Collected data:
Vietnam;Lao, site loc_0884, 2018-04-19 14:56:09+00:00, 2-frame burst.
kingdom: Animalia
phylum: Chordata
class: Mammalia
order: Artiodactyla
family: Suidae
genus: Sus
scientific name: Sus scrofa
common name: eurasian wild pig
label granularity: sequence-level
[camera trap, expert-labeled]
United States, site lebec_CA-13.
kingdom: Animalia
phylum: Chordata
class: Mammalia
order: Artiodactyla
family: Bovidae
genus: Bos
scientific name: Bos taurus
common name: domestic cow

INSTRUCTIONS FOR THE TASK: Go through the records and copy all of them exactly.

RESPONSE AREA:
Vietnam;Lao, site loc_0884, 2018-04-19 14:56:09+00:00, 2-frame burst.
kingdom: Animalia
phylum: Chordata
class: Mammalia
order: Artiodactyla
family: Suidae
genus: Sus
scientific name: Sus scrofa
common name: eurasian wild pig
label granularity: sequence-level
[camera trap, expert-labeled]
United States, site lebec_CA-13.
kingdom: Animalia
phylum: Chordata
class: Mammalia
order: Artiodactyla
family: Bovidae
genus: Bos
scientific name: Bos taurus
common name: domestic cow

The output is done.